Since chemotherapy attacks the fast growing cells, the normal tissues with high growth rate suffer the major brunt of attack of the chemotherapy drugs. These include the fast growing cells of the bone marrow, oral mucus membrane and lining of the stomach and intestine. This may subsequently lead to low blood counts, mouth soars, diarrhea, and abdominal upset. White blood cells are the guardian defense system of your body, and when the white cell count decrease due to the chemotherapy; you may be at great risk of an infection. Also when your body defense system is low due to low white cell count, once you get an infection it could be overwhelming.
Physicians usually calculate the absolute neutrophil count (ANC) from your regular blood count to determine the risk of infection. ANC is calculated by multiplying the total white cell count by the percentage of neutrophils and then dividing by 100. For example if your total white cell count is 4,000 and neutrophil percentage is 50 then your ANC is 2000 x 50 divided by 100 and equals 1000. If your white cell count is 8000 but neutrophil percentage is 25 then the ANC is again 1000. If your ANC is 500 to 1000 you have slightly increased risk of getting infections. If ANC is 300 to 500 you are at moderate risk of getting infections. If the ANC is less than 300 then you are at high risk of getting infections. Infection can come from out side or from your own body (example gut).

## Information shown

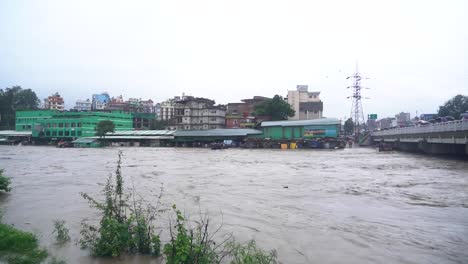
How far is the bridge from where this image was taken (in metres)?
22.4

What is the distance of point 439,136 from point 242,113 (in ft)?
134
* * *
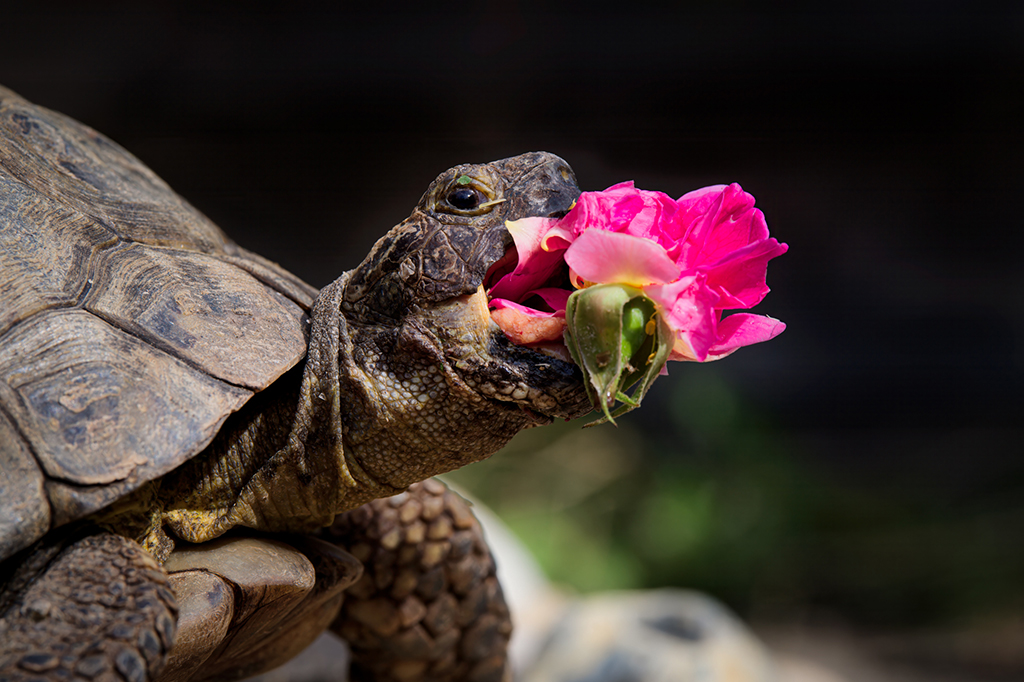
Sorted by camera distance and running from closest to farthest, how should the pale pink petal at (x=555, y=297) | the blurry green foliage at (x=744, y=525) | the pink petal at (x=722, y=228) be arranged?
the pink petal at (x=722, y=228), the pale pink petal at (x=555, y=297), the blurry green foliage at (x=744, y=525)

## Requirement
Condense the text on chemotherapy and infection risk into two sentences. The listing is separate material and is not connected to the text on chemotherapy and infection risk.

## Result for this task
Because chemotherapy attacks fast-growing cells, it hits normal tissues such as the bone marrow and the lining of the mouth, stomach, and intestine, and the resulting fall in white blood cells puts a patient at risk of infection. Physicians gauge that risk with the absolute neutrophil count, calculated by multiplying the total white cell count by the neutrophil percentage and dividing by 100: a count of 500 to 1000 means slightly increased risk, 300 to 500 moderate risk, and less than 300 high risk.